1.  Saris:  this is a highly recommended mode of dress. A woman in a sari, or two or three together, each a different color and pattern, is an alluring vision.  The colors are infinite.  Women in Rajasthan prefer a sari style that is bright and sparkly.  You see neon colors of pink, turquoise, lemon, lime, violet, with swirls of sequins and mirrors.  In Delhi or course there are all sorts of preferences, and the saris fill the drab landscape with colors of fuchsia, magenta, peach, bubblegum, skyblue, charcoal, vanilla, emerald, each with eyecatching decorations and patterns. I’ve noticed two different general styles: one is a length of cloth–anywhere from 5 to 18 meters long-, artfully draped over and around the woman’s body, with a tight short-sleeved blouse of the same color as the sari worn underneath.  The other, called a kurta, which I’ve heard is the preferred mode for Muslim women (but of this I’m not certain), combines narrow trousers with a tunic hanging down to the knees, and a 5-meter length of fabric draped around the neck with its long patterned ends flowing behind. I find it breathtaking, but wrapping a sari is a learned skill, and not one I expect to gain while here.

2.  Vehicles and scenes;  My goodness, there are so many things that tug at your eyes.  As we drove to Agra, Jaipur and back to Delhi, I realized that anything that serves to move materiel and people is used here.   Bullocks, donkeys and horses are used everywhere.   A 10-foot high stack of chairs is strapped to the back of a rickety, rusted bicycle.  A load of building bricks is hauled by a tiny white donkey.  The biggest loads are in 20-foot wood cars pulled by camels who clomp sedately along the side of the road.    Then there are homemade engines, strapped onto any chassis that’ll hold them, pulling goods or people or both, burping and clattering along.  There also are regular tractors (Massey Ferguson seems the preferred brand) chugging along with carts behind, at about twice the pace of the homemade jobs.  Of course there’s the ubiquitous auto-rickshaw, built for 2 people plus driver, usually holding 15 people including 3 sitting on top.  You might be thinking these are transport options using the village lanes.  But no, they’re all on the highway!

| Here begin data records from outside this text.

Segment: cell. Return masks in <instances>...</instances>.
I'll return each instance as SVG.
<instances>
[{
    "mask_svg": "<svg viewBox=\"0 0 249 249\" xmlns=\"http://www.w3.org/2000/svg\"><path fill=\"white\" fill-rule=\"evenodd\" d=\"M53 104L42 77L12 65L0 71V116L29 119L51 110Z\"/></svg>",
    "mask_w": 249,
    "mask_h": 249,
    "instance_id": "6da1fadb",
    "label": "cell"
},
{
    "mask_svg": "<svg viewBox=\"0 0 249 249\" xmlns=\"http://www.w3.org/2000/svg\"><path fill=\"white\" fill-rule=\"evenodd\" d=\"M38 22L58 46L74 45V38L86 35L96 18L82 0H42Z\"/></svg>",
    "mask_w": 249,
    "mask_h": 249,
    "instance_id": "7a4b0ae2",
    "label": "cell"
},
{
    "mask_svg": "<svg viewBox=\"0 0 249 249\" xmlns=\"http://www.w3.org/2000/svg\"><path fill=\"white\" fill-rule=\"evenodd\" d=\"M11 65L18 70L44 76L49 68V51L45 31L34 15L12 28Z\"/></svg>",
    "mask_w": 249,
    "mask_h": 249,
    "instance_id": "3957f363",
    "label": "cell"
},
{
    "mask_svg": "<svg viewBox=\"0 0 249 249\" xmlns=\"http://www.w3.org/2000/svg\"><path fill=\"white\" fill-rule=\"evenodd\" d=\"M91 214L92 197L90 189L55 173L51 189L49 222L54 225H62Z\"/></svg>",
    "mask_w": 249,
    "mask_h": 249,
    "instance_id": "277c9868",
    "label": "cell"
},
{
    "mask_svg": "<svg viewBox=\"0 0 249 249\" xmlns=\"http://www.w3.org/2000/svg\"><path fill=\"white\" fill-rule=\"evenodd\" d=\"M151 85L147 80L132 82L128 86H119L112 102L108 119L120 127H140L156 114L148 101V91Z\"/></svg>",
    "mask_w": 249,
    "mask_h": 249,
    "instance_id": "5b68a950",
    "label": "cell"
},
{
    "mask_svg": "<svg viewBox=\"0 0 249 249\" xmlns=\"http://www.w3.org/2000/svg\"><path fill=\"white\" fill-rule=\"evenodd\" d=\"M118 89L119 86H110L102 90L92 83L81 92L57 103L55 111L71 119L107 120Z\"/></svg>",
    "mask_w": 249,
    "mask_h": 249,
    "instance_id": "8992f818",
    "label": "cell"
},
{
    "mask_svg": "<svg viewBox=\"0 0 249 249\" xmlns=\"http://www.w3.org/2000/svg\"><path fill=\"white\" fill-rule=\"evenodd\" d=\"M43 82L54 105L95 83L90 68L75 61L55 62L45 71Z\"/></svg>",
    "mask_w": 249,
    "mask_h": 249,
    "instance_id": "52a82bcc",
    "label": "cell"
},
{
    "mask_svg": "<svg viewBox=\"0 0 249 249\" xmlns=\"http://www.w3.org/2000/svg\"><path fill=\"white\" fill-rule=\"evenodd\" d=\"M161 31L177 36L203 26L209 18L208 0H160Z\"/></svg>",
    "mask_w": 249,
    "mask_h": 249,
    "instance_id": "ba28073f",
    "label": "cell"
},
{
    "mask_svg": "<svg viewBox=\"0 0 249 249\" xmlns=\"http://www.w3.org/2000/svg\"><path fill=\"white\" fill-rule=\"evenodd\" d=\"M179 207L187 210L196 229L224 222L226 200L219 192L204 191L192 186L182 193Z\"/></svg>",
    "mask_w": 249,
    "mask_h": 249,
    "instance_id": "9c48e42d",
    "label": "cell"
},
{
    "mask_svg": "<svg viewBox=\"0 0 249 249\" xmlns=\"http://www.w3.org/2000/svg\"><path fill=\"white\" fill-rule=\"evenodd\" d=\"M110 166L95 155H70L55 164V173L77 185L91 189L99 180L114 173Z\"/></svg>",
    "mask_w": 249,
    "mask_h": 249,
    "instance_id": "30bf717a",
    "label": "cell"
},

     Some other scenes that come to mind:  scooters with the lady sitting side-saddle behind the driver, colorful sari billowing in the breeze.  The glossy bulk of water buffalos, some gaunt, many sleek, in front of huts, in fields, by the roadside.  Carts piled high with bananas and oranges for sale.  Sacred cows lounging wherever they please. Rickshaw drivers splayed out on their rigs wherever they can pull out of traffic, sound asleep.  Market stalls frying balls of dough or stirring milk in big woks for sweet desserts. Utter, miserable poverty with nothing to eat and not even a crutch to hobble on.  A family sitting on the floor of a sari shop in the bazaar, offerings arrayed in front, fingering fabric and holding it up to the light for review, approval or rejection.  So the pile of colors next to them grows, the sequins and brocades glitter, the serious business continues. 

     We’re now in Cochin, from where we will start our drive toward the North.  For those of you learning the geography of India as I am on this trip, Cochin is in the southern state of Kerala, on the West coast very near the tip of India.